Updated audio and score here

Section C has been completed, in essence I took the main two melodies from the piano lines in section A (dun—dun—d-d-d-dun— if you’ve been listening along that might help pick out which part it is!). I fed these two melodies to the violin and clarinet, stretching them out by their rhythmic value, aiming to create a nice mournful, epic sound spoken about in my first post on this work.

Furthermore, these melodies continue the theme of rhythmic hocket which is present throughout “Hectic Jacaranda” by Damien Ricketson, and explored in numerous ways throughout my BABY STEPS (click to view an example).

Section B is built from am original  rhythmic motif that has melody applied to the corresponding rhythms played by the violin and clarinet, whereas section C is built from the two main melodies in section A, with a new rhythmic sensibility applied and the hocket technique between the two lead instruments. This way, section C sounds as if it has one main melody instead of two competing or duelling parts as section B does, which was the intention for section B.

Oh yeah, I’ve also thrown in some more chords to break away from the monochromatic tonic and dominant harmonic landscape set up so far throughout. New chords introduced in section C are chord VI, IV and viio7. Props to Lewis Cornwell who has taught a lowly music 1 graduate to have a decent command of tonal music language and terminology.

TLDR = new chords in this section cause only two chords used so far and got boring.

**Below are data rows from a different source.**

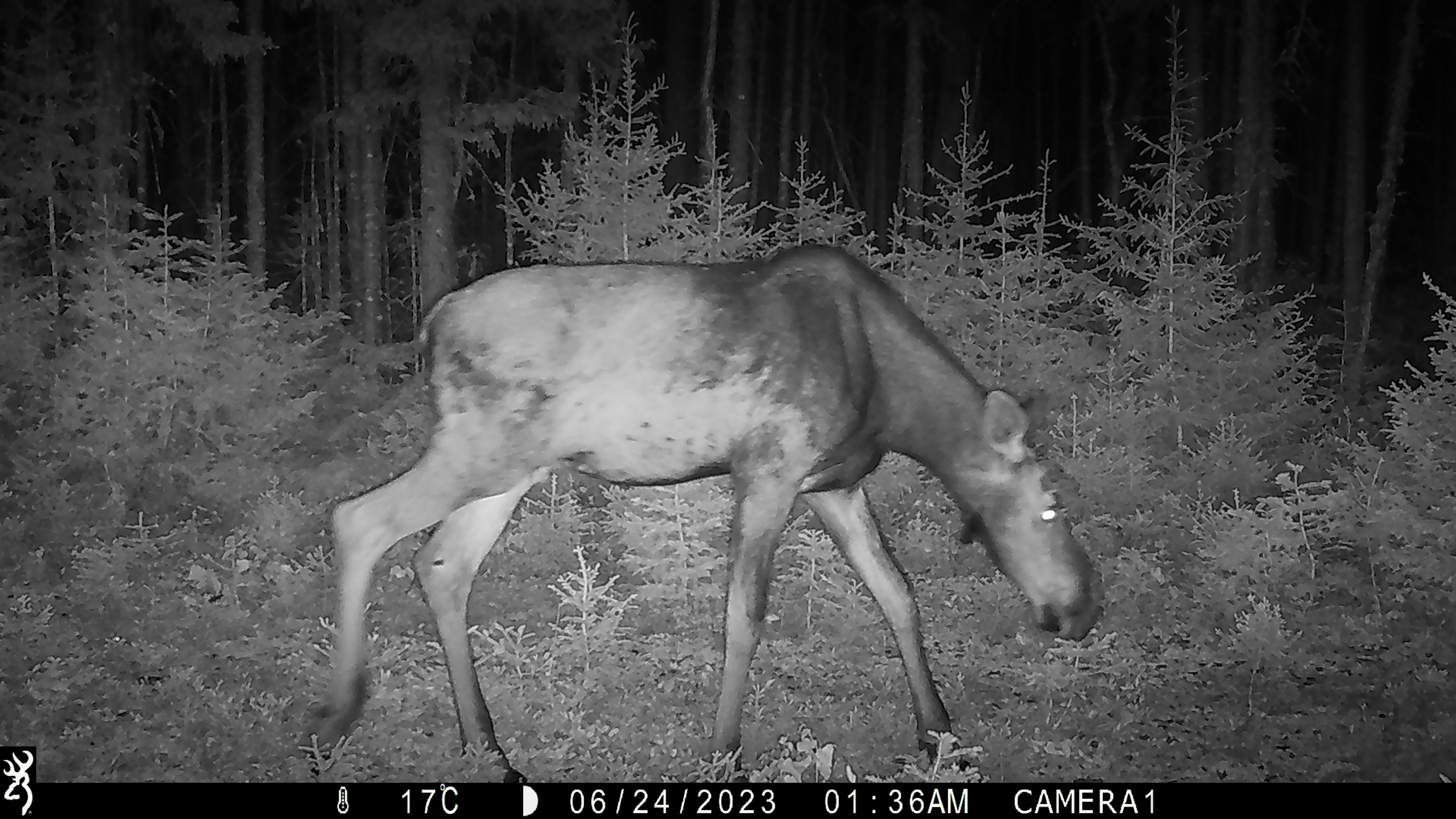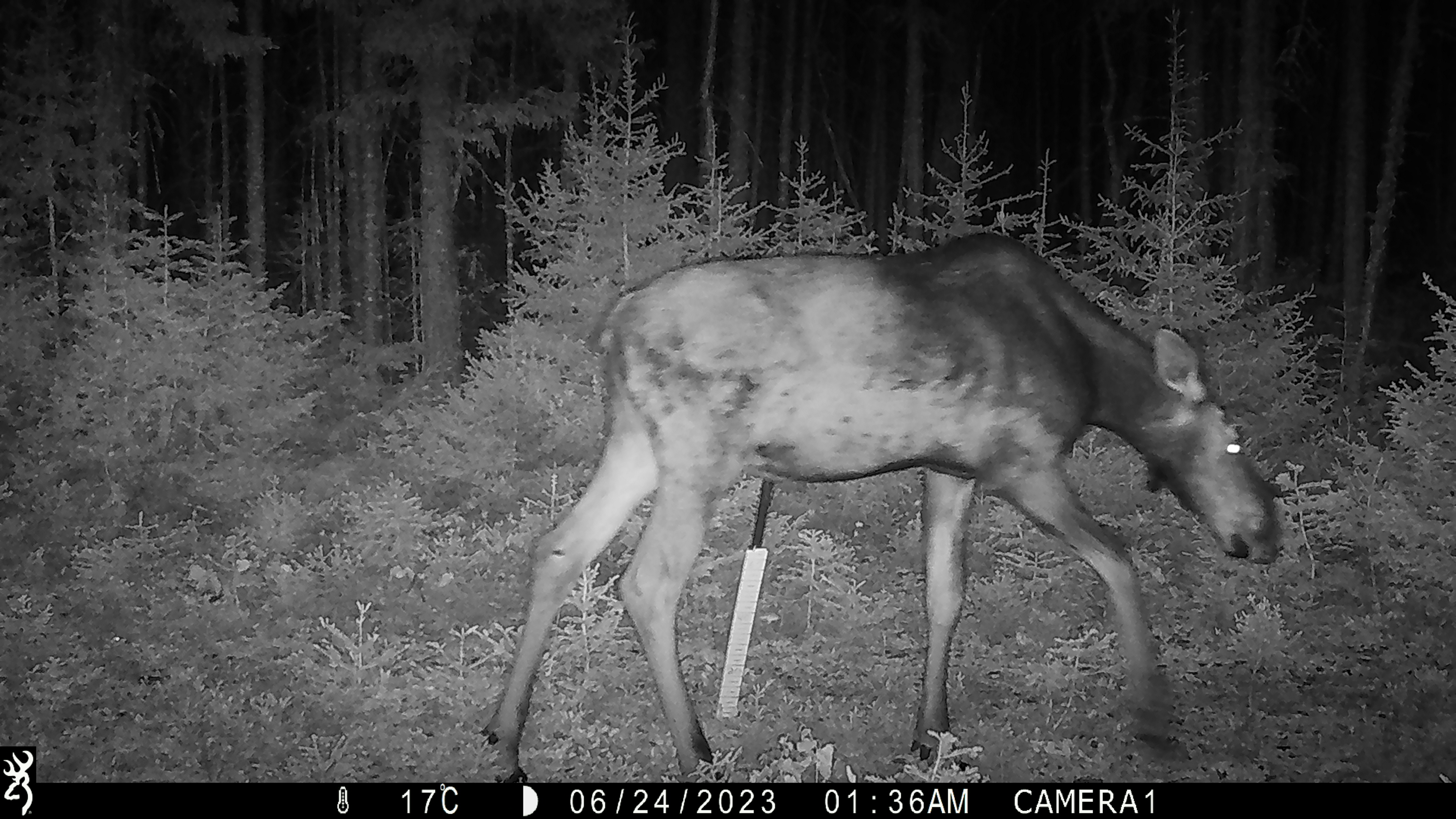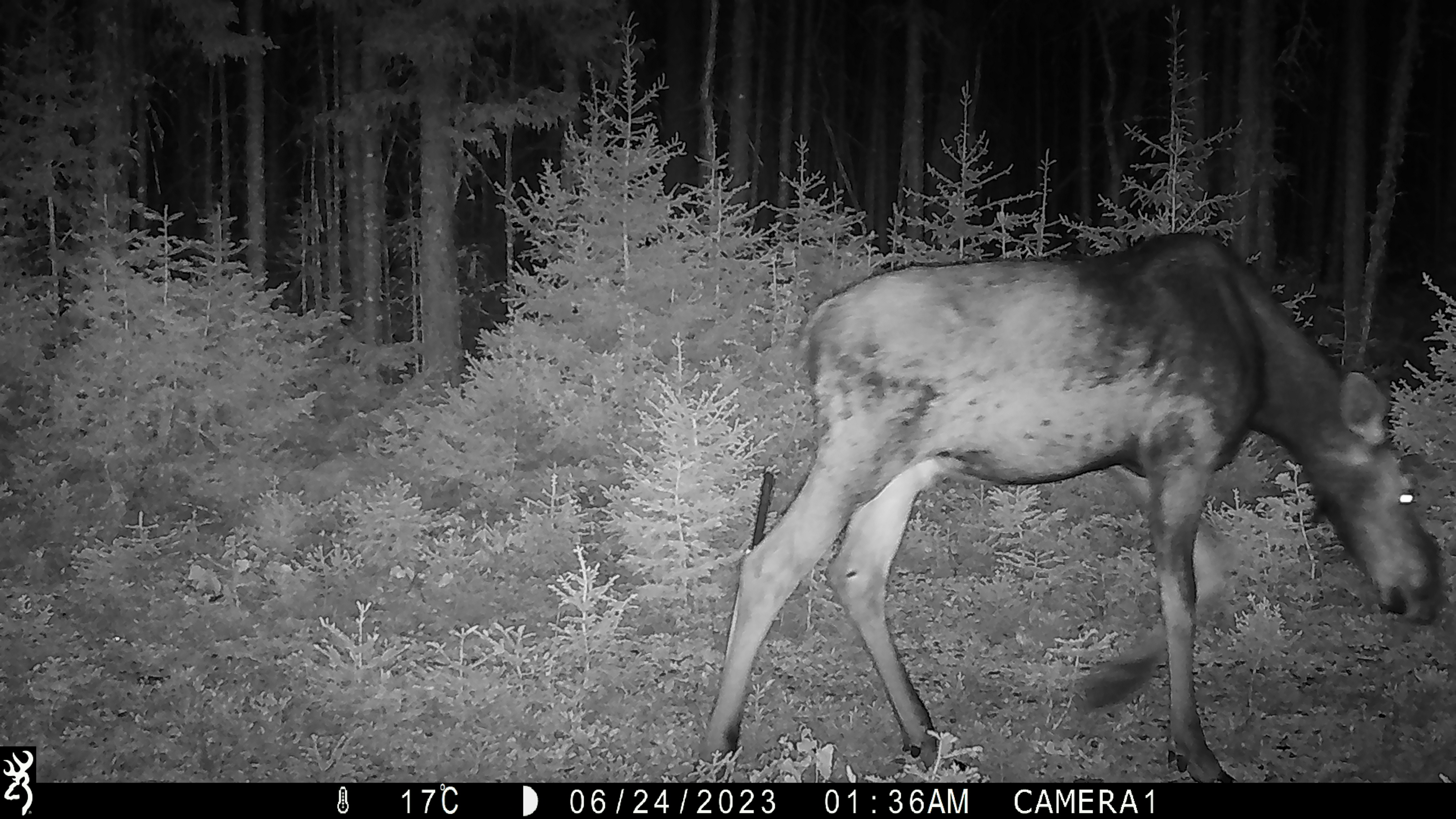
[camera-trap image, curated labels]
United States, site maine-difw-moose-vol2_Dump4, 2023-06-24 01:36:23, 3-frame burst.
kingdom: Animalia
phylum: Chordata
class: Mammalia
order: Artiodactyla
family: Cervidae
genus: Alces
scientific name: Alces alces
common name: moose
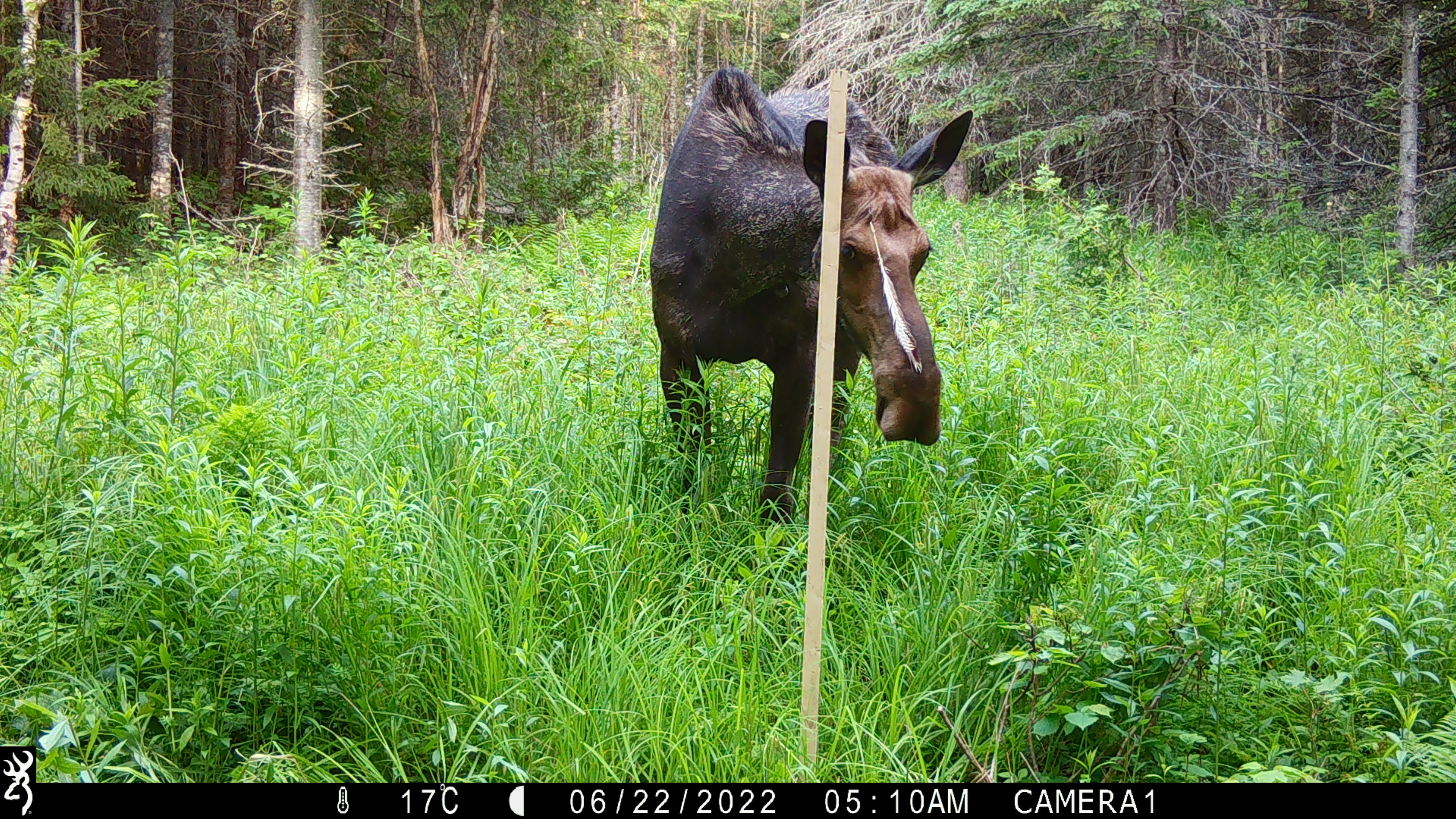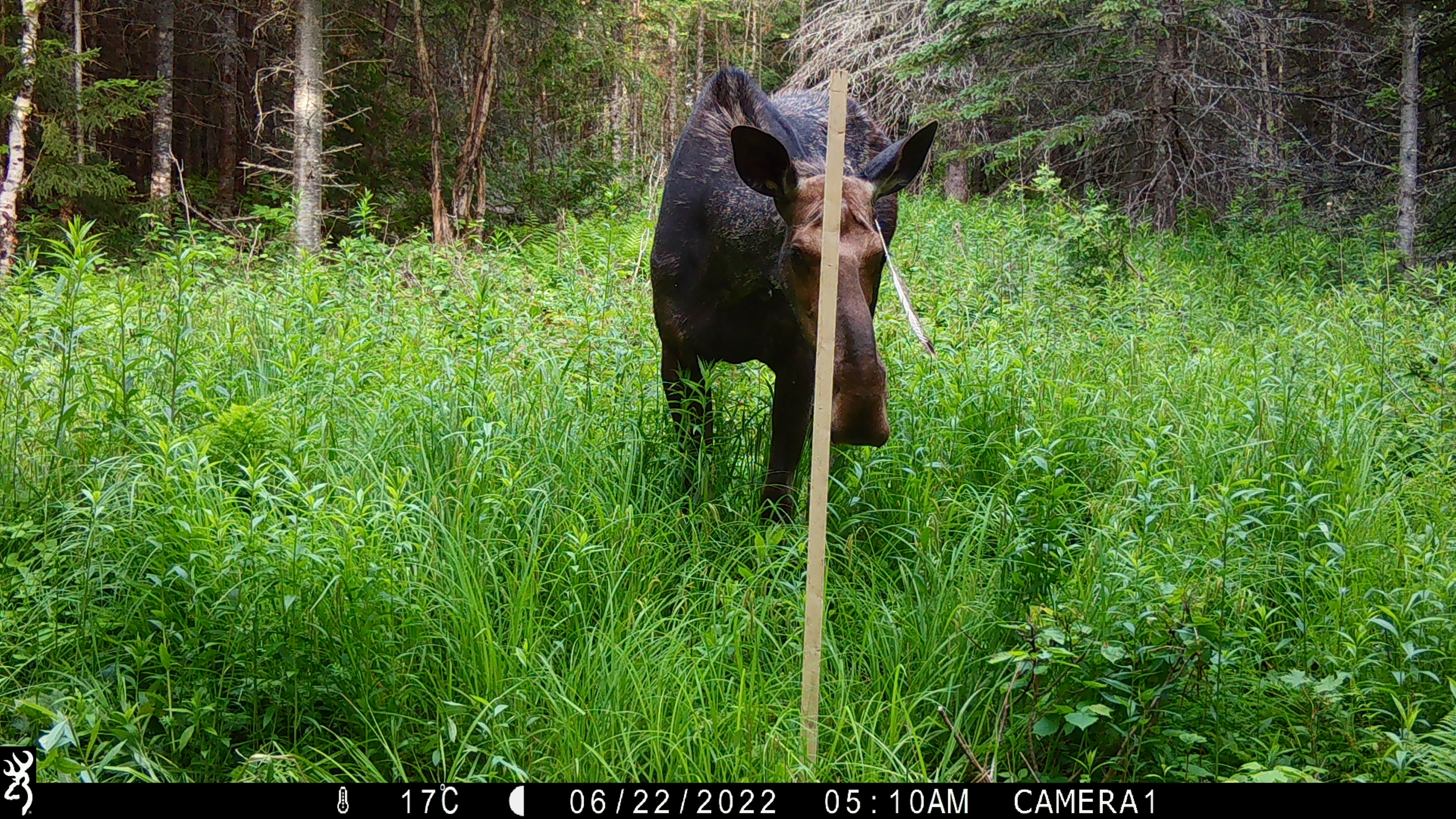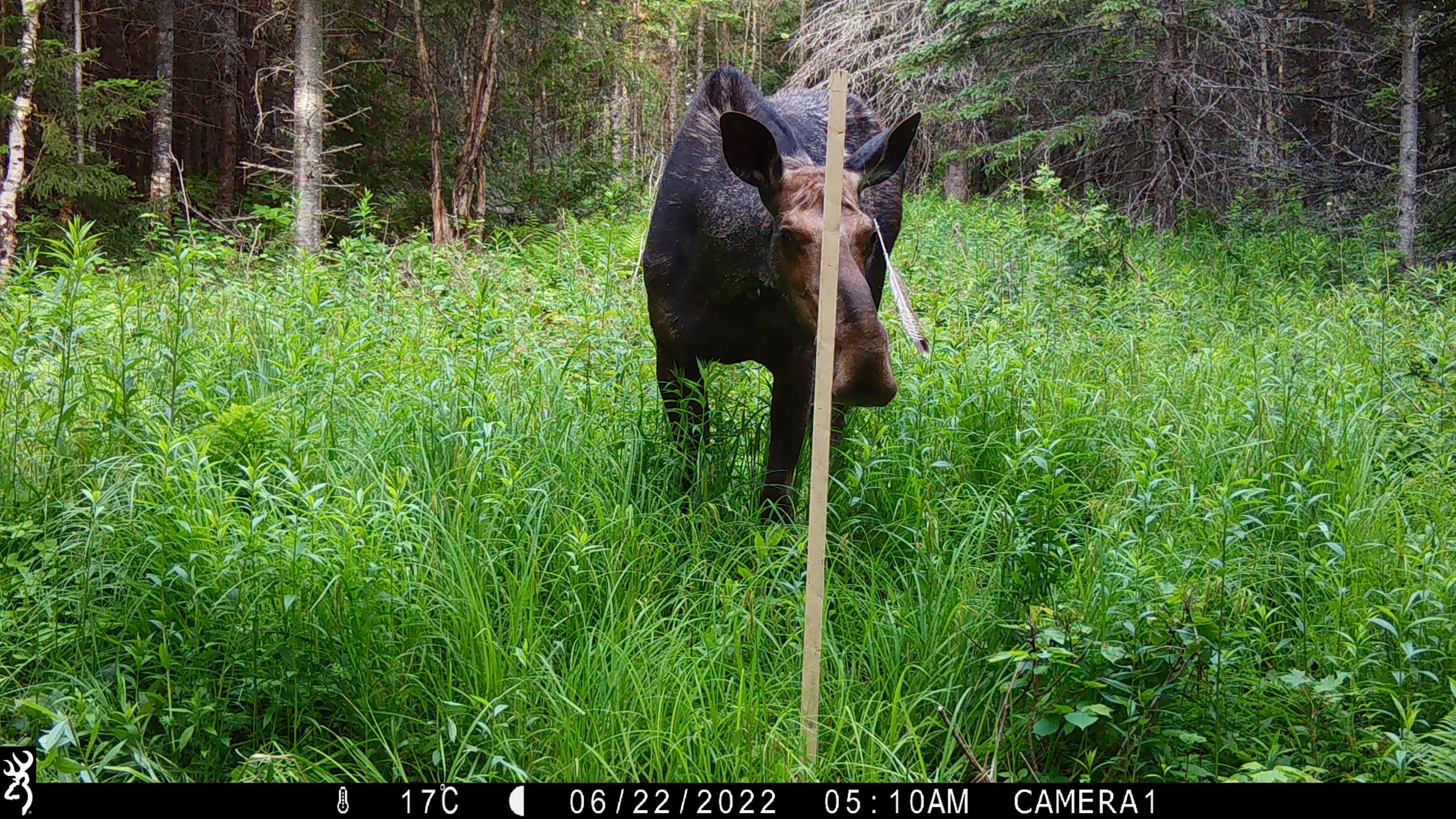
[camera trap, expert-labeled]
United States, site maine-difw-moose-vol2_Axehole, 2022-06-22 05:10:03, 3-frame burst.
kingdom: Animalia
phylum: Chordata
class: Mammalia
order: Artiodactyla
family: Cervidae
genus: Alces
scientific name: Alces alces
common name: moose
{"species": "moose (Alces alces)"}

The use of the hocket technique to separate the melodic instruments also relates to my model work “Hectic Jacaranda” by Damien Ricketson on another level. In this article (, Damien speaks about the significance that the work carried given it’s creation and early existence occurring at the time of early Co-vid 19 becoming worldwide. This is expressed in the fact that the constant hocket does not allow the two instruments to play simultaneously, a metaphor for the music world during Co-vid. My musical response to this in section C of my work (yet untitled) stages a hocket between violin and clarinet to keep them separate in time, then as the note values become quicker in subsequent repeats of the phrase, the violin and clarinet finally unite and harmonise for the first time in the piece, a metaphor for musicians and people in general starting to reconnect in person in a post Co-vid and zoom meeting riddled world.

A performance of Hectic Jacaranda can be viewed here ( Damien also speaks of the performers being separated, and their ensemble communication and their entire musical experience being “mediated via technology” (video description). Anyone else try to stage a band rehearsal over zoom over the last two years? Yeah, those experiences and then some are reflected in Damien’s work.